Now, don’t get me wrong; self-care is important. Very important. Living in a world that keeps demanding more from us, taking time to breathe, rest, and recharge is a necessity.

But somewhere along the line, we started confusing toxic habits with genuine self-care. We began masking our unhealthy coping mechanisms with pretty words and aesthetic Instagram quotes.

Sometimes, what we call “self-care” is really just avoidance, denial, or plain old bad habits in disguise. It’s easy to justify the things that feel good in the moment but slowly eat away at our well-being.

So, let’s talk about it. What are some toxic habits many of us have mistakenly labelled as self-care?

1. Cutting people off without communication

Yes, boundaries are healthy. But there’s a difference between setting boundaries and ghosting everyone who rubs you the wrong way.

Not every conflict requires a dramatic “cut-off.” Sometimes, growth comes from hard conversations, not disappearing acts. If we cut everyone off without explanation, we may be choosing comfort over connection, and that’s not self-care.

2. Spending money to ‘feel better’

Retail therapy can give a quick dopamine hit. But turning to shopping every time you’re stressed or sad isn’t self-care, it’s avoidance.

Blowing your budget and stressing over money later isn’t healing, either.  Real self-care sometimes looks like budgeting, saving, and learning to sit with your feelings instead of swiping them away with am ATM card.

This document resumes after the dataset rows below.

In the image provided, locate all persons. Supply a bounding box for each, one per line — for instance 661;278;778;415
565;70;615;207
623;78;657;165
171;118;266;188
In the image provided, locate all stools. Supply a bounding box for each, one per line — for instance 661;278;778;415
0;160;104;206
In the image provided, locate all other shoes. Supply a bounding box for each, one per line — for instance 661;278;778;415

3. Avoiding responsibilities in the name of rest

“Rest is productive,” they say. And it is, until it becomes an excuse to avoid real-life tasks. Ignoring deadlines, letting dishes pile up, and ghosting work meetings might feel freeing in the moment, but they create chaos long-term. True self-care is about balance: rest, yes, but also showing up for your life.

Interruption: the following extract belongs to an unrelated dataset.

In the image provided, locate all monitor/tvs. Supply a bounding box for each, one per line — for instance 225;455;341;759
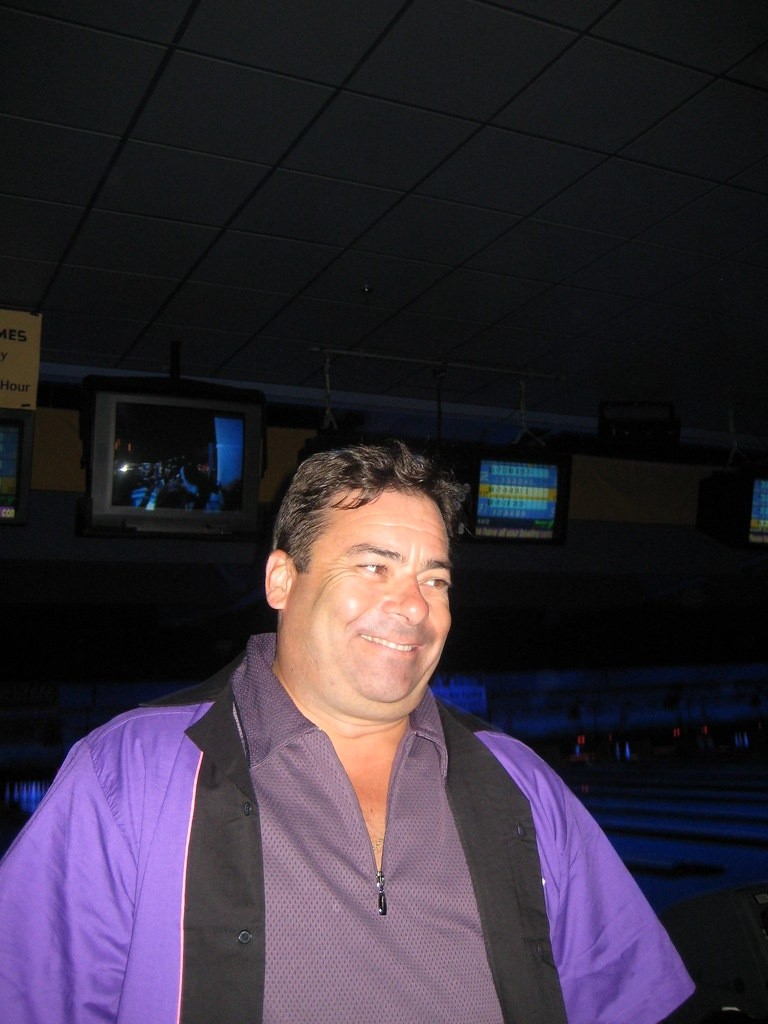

4. Overindulging in ‘me time’ and isolating

There’s nothing wrong with loving your own company. But when ‘me time’ becomes an excuse to isolate, that’s a red flag.

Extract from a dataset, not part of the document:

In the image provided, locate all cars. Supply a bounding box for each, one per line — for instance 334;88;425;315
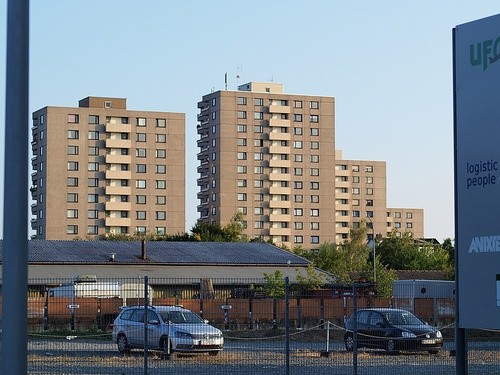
344;307;443;353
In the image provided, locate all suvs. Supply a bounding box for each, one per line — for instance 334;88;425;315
114;303;224;356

Humans are wired for connection. Isolation can lead to loneliness and depression, even if it’s dressed up as self-care. If you’re always alone and calling it peace, ask yourself: is it peace, or just protection from vulnerability?

5. Toxic positivity in the name of ‘staying positive’

Forcing yourself to “just be positive” no matter what is not self-care, it’s emotional suppression. Life is messy. You’re allowed to feel sad, angry, and frustrated.

Real self-care is sitting with those emotions, processing them, and then finding healthy ways to move forward. Not every cloud needs a silver lining slapped on it.

Self-care isn’t always soft blankets, bubble baths, and ignoring the world. Sometimes, it’s tough love. It’s therapy. It’s budgeting. It’s choosing growth over comfort.

Let’s stop using “self-care” to excuse behaviours that harm us in the long run. The goal is not just to feel good for a moment—but to be well for life.